In Brussels Friday, journalists stood for a moment of silence to honor Daniel Pearl, and France’s president conveyed his sorrow to Pearl’s wife. Some 150 journalists at the daily press briefing of the European Union’s executive commission stood in silence to commemorate Pearl.

The European Union on Friday condemned the killing as a “barbaric murder.”

“I am shocked and deeply saddened,” Javier Solana, the EU’s foreign and security policy chief, said in a statement. “Those who have perpetrated this barbaric murder have further damaged the cause they claim to promote.”

In Pakistan, where Pearl was abducted and slain, journalists and politicians demanded the government hunt down his killers and expressed concern that Islamic militant groups would conduct further violence.

The International Federation of Journalists, a global journalists’ group, called the killing “horrifying and cruel.”
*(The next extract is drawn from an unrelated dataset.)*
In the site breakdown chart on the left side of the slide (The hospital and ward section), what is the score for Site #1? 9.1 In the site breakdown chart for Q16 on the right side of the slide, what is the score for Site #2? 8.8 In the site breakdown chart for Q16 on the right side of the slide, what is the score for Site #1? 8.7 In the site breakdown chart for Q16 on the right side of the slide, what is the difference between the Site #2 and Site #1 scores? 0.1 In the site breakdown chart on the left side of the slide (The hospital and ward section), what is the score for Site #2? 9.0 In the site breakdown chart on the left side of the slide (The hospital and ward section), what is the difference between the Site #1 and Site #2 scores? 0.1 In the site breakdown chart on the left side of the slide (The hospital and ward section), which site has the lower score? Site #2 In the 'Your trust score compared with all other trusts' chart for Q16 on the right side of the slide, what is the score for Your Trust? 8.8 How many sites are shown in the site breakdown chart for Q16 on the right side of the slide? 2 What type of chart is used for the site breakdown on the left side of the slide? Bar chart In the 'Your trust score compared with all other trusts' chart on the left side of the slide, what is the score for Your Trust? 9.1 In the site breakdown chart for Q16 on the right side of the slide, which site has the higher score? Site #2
“Daniel Pearl was not representing his government or any political movement. He was a hard-working reporter, pure and simple, who was engaged in normal professional duties,” IFJ President Christopher Warren said.

The Paris-based media advocacy group, Reporters Without Borders, said, “The madness that uses a journalist as scapegoat for his government’s policy is the most serious threat in the world to the right to inform.”

French President Jacques Chirac expressed his “great sadness” in a letter to Pearl’s wife, Mariane, a French citizen, who is seven months pregnant with their first child. “I was horrified by this assassination, which is the result of the most savage and cruel terrorism,” he wrote.

The German government said it was “deeply dismayed” at the killing.

In India, where Pearl was based, External Affairs spokeswoman Nirupama Rao said the slaying draws “attention to the criminal forces of terror that continue to operate in Pakistani territory,” and she called on Pakistan — India’s longtime rival — to “root out such terrorist groups.”

Pakistani President Pervez Musharraf ordered his security forces to hunt down everyone involved in Pearl’s abduction. The Foreign Ministry said Pakistanis are “deeply saddened by the brutal murder.”

“We strongly condemn it … We demand the government to arrest the culprits and give them exemplary punishment,” I.H. Rashid, head of the Pakistani journalists’ union, said.

“Pearl’s kidnapping and murder could be a sign of the worse to come,” said Farhatullah Babar, a spokesman for the former ruling Pakistan Peoples’ Party. Militants in Afghanistan and perhaps, even Kashmir, are now returning to Pakistan and could be “regrouping and reorganizing their activities,” he said.

Pakistan’s military-led government, a key ally of the United States in the war on terrorism, has banned several extremist Islamic groups to defuse tensions with India and pacify international concerns about the menace of terrorism.